• [PROVIDED TEXT]
COMP2310/COMP6310:
Concurrent and Distributed Systems
Semester 2 2012
COMP2310 Assignment 2: Concurrent and Distributed QuickSort
Deadline: 17:00 on
Friday 26 October
(Please report any errors, omissions and ambiguities
to the course lecturer)
(Amendments to this document after its release
will be marked in
blue)
This assignment is worth 18% of your total course mark. It will be
marked out of 36.
Submission
This assignment must be submitted electronically. This can be done
using the following commands (according to your enrollment):
submit comp2310 ass2 distquicklib.c report.txt
submit comp6310 ass2 distquicklib.c report.txt
Extensions
See the
course Assessment page.
| How Late | Penalty from 36 Marks |
|---|
| less than 1 hour | -2 |
| between 1 and 6 hours | -4 |
| between 6 and 24 hours (1 day) | -8 |
| between 24 and 48 hours (2 days) | -16 |
| between 48 and 72 hours (3 days) | -32 |
| more than 72 hours (4 days) | -64 (forget it!)
|
Objectives
- To implement a concurrent algorithm using three Posix-based concurrency
architectures: pipes, sockets, and threads.
- To gain experience in Unix system calls and libraries related towards
communication and concurrency, including using appropriate
defensive programming methods.
- To explore issues of concurrency and parallelism on a modern
multicore processor.
Background
Many algorithms requiring substantial computational resources have a
tree-like structure (i.e. use a divide-and -conquer strategy). These can
normally adapted to a distributed computation, and especially the case
if the tree can be kept balanced (i.e. use p=2k
processors by assigning p/2 processes to the left sub-tree and
p/2 to the right sub-tree). quicksort is an
example of this.
In this assignment you will implement various forms of a distributed
quicksort using various IPC and shared memory features of Unix and the
C programming language.
The figure below depicts the structure of a distributed quicksort with
p = 8 processes. The tree indicates the process structure,
beginning with process 0 at the top-level (d = 0).
The process partitions the array into (hopefully balanced) left and right
segments. This means that a call to the
partition() function has performed the appropriate
swapping of array elements, so that all
elements in the left partition are ≤ all elements in the right
partition, in which case the sorting can proceed on both the
left and right partitions ndependently.

• [GIVEN MATERIAL]
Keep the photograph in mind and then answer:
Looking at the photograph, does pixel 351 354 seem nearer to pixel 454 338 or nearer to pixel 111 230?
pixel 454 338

• [WRITTEN TASK 1]
Answer these from the assignment page:
(a) What share of the total course mark is the assignment worth?
(b) What penalty applies to a submission between 6 and 24 hours late?
(c) How many processes does the pictured distributed quicksort use?
• [WRITTEN TASK 2] Please write out the part of the assignment page starting at "- To explore" and ending at "example of this.".
The material has no connection to the assignment page.

• [EXPECTED ANSWER 1]
(a) 18%
(b) -8 marks
(c) 8

• [EXPECTED ANSWER 2]
- To explore issues of concurrency and parallelism on a modern
multicore processor.
Background
Many algorithms requiring substantial computational resources have a
tree-like structure (i.e. use a divide-and -conquer strategy). These can
normally adapted to a distributed computation, and especially the case
if the tree can be kept balanced (i.e. use p=2k
processors by assigning p/2 processes to the left sub-tree and
p/2 to the right sub-tree). quicksort is an
example of this.